—Es usted de Santa Eulària de toda la vida, ¿verdad?
—Bueno, los de mi casa eran de Vila, yo nací en Santa Eulària por accidente. En plena guerra mis abuelos vinieron a vivir aquí (Santa Eulària). Mi abuelo creo que conducía un autobús de línea, y cuando me tocaba nacer le dijeron a mi madre que viniera a tenerme a Santa Eulària con ellos. Mi madre volvió a Vila y yo me quedé con mis abuelos y con mi tía hasta que me casé. Eran otros tiempos y mi madre tuvo tres hijos más en Dalt Vila antes de venirse a Santa Eulària. Cuando vinieron seguí con mis abuelos pero iba de casa en casa. No teníamos un duro pero éramos felices.
—¿A qué se dedicaba su abuelo?
—Era muy polifacético. Francisco Riera, de Can Marrota (fundaron el horno en la plaça de Vila), era barbero pero había trabajado en Mallorca, tras hacer la mili, como zapatero. Cuando era joven tocaba el acordeón y todo.
—¿Desde cuándo se dedica a este negocio?
—La tienda es de la familia de mi marido. La abrió mi suegro, José Cardona (que se llamaba igual que mi marido), en 1926. Mi marido vivía en Mallorca y cuando me casé vivimos allí durante tres años. Allí nació mi hija Marian. Mi suegra nos insistía mucho para que volviéramos a Ibiza y poder ayudarles. Además, como buena ibicenca, yo tenía ganas de volver. Así que volvimos y desde entonces estamos por aquí.
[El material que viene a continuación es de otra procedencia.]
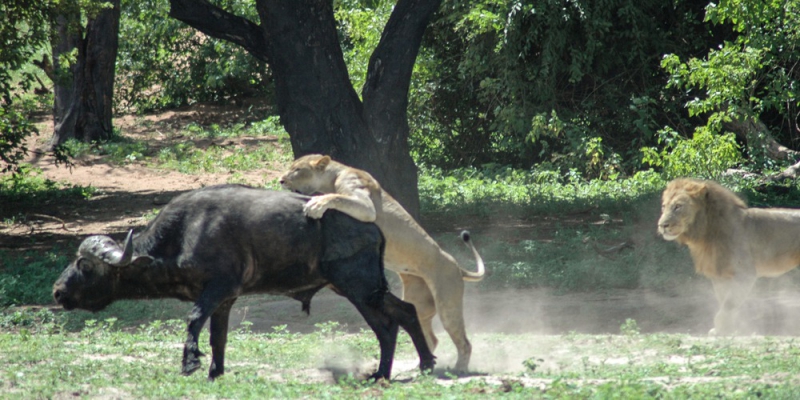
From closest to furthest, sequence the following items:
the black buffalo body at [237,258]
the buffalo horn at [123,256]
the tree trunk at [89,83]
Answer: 1. the buffalo horn at [123,256]
2. the black buffalo body at [237,258]
3. the tree trunk at [89,83]

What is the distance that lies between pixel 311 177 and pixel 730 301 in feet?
12.6

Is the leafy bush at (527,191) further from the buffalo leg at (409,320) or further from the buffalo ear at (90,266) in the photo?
the buffalo ear at (90,266)

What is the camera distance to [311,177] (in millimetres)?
7742

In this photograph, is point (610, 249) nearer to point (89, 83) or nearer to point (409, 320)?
point (409, 320)

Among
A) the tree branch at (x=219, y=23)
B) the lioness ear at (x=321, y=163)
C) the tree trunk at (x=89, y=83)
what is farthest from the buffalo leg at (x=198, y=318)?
the tree trunk at (x=89, y=83)

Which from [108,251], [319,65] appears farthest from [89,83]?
[108,251]

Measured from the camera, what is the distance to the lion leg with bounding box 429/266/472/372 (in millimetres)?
7328

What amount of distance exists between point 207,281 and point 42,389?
1202 millimetres

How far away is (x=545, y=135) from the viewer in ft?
56.3

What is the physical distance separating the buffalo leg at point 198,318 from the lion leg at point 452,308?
5.90 feet

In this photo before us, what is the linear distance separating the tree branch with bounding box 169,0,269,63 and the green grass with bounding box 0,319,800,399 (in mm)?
4037

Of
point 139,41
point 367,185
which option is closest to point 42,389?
point 367,185

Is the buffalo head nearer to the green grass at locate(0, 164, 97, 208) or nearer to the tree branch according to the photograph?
the tree branch

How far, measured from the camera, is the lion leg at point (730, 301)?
8.40m
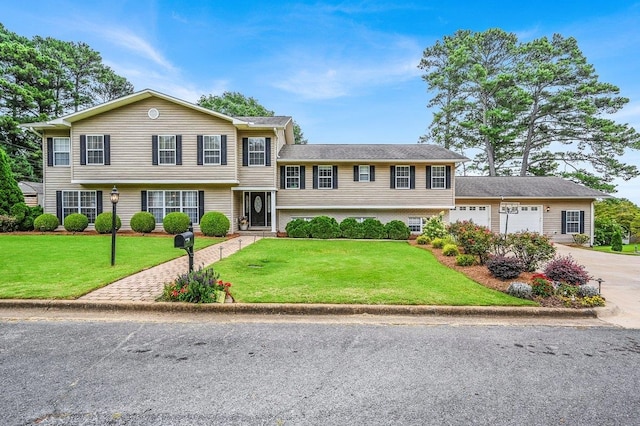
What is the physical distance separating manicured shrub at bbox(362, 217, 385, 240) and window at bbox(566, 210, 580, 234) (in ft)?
40.9

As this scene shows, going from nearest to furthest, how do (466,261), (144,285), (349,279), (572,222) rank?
1. (144,285)
2. (349,279)
3. (466,261)
4. (572,222)

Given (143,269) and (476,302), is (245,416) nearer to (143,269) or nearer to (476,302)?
(476,302)

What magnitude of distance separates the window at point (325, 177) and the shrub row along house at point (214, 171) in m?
0.06

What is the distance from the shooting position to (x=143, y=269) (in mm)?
7738

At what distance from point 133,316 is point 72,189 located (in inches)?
612

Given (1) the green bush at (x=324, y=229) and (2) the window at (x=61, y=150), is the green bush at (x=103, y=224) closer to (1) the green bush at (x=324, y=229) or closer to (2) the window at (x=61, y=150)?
(2) the window at (x=61, y=150)

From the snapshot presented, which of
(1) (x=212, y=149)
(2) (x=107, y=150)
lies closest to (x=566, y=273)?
(1) (x=212, y=149)

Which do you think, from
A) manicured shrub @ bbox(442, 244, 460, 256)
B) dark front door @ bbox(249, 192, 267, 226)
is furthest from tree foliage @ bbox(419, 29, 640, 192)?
manicured shrub @ bbox(442, 244, 460, 256)

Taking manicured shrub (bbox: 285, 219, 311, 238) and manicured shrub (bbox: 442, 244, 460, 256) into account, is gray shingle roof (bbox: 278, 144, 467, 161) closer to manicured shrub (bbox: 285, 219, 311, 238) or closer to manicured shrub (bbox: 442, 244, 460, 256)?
manicured shrub (bbox: 285, 219, 311, 238)

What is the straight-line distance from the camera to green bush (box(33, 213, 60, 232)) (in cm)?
1524

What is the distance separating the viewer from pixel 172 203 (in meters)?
16.4

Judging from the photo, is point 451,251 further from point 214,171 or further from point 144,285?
point 214,171

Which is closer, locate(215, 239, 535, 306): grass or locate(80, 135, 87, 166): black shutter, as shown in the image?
locate(215, 239, 535, 306): grass

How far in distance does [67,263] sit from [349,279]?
748 cm
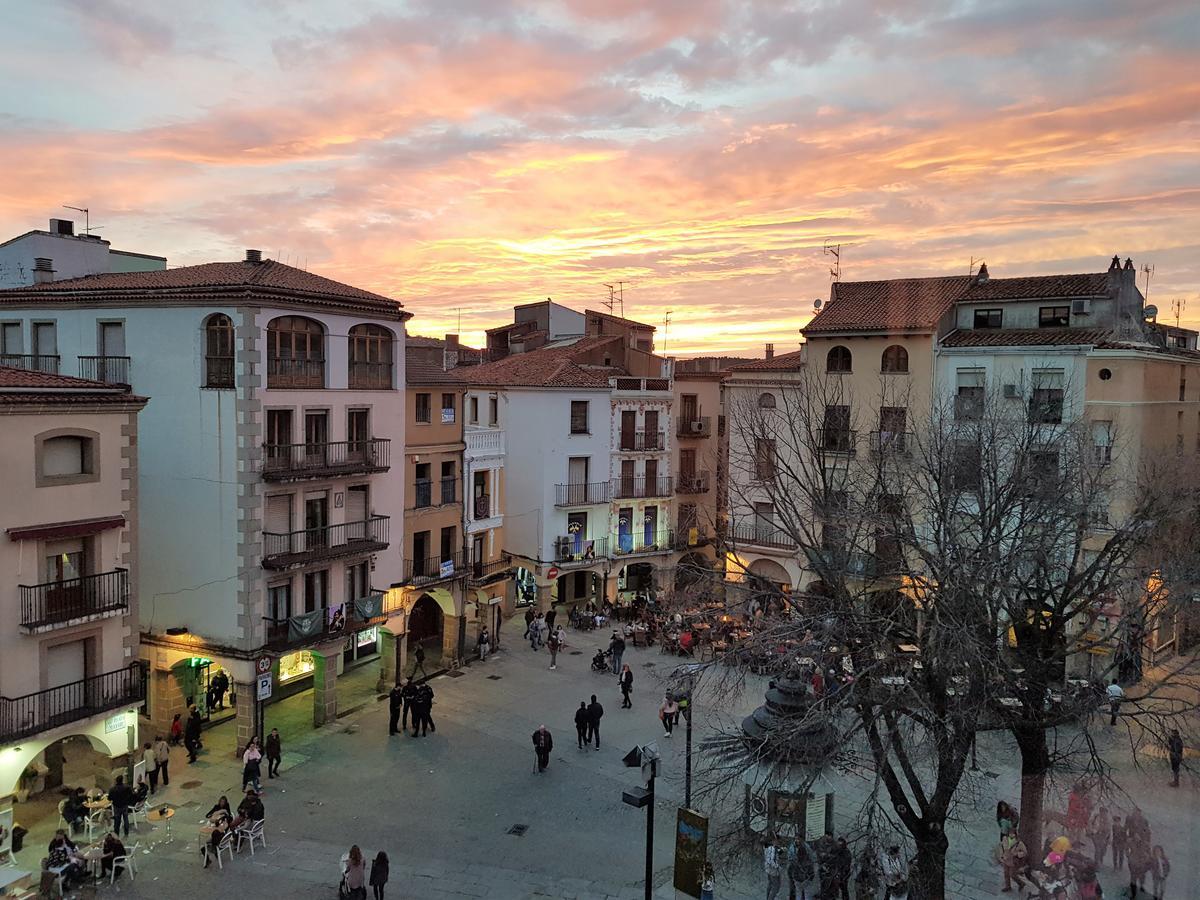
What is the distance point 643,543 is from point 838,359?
14.4 m

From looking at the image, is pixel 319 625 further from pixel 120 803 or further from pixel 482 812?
pixel 482 812

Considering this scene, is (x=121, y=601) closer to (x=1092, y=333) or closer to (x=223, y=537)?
(x=223, y=537)

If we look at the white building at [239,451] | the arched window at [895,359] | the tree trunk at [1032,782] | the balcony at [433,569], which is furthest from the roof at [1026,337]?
the white building at [239,451]

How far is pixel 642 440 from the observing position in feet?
147

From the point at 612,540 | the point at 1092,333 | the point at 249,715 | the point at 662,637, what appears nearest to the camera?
the point at 249,715

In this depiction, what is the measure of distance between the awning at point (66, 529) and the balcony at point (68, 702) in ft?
11.0

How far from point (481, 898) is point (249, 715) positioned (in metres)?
10.6

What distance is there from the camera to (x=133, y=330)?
26.2m

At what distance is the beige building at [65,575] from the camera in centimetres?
1920

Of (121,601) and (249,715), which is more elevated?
(121,601)

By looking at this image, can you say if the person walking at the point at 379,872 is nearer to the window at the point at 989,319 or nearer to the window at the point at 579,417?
the window at the point at 579,417

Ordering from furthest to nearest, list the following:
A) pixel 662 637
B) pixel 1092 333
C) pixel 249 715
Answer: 1. pixel 662 637
2. pixel 1092 333
3. pixel 249 715

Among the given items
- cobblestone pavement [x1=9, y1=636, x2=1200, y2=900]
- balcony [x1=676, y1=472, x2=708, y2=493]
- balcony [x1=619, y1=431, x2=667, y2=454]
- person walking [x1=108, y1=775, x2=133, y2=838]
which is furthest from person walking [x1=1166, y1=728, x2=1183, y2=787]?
balcony [x1=676, y1=472, x2=708, y2=493]

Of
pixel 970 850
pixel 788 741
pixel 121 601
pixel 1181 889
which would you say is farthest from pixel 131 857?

—Efectivamente, aquí sigue.
—Claro, hasta que el cuerpo aguante. Y aguanta: ayer me pegué una buena langosta, ¡y no me hice nada!. Trabajo cada día, todavía pago mis autónomos. Estoy jubilada de manera activa y pago menos, pero prefiero estar aquí que en casa aburrida.
—¿Se sigue vendiendo tela?
—No mucha, la gente de ahora ya no sabe coser. Tampoco hay la calidad de telas que había antes, algodón y lana de los buenos hay poco. Ahora está todo más mezclado.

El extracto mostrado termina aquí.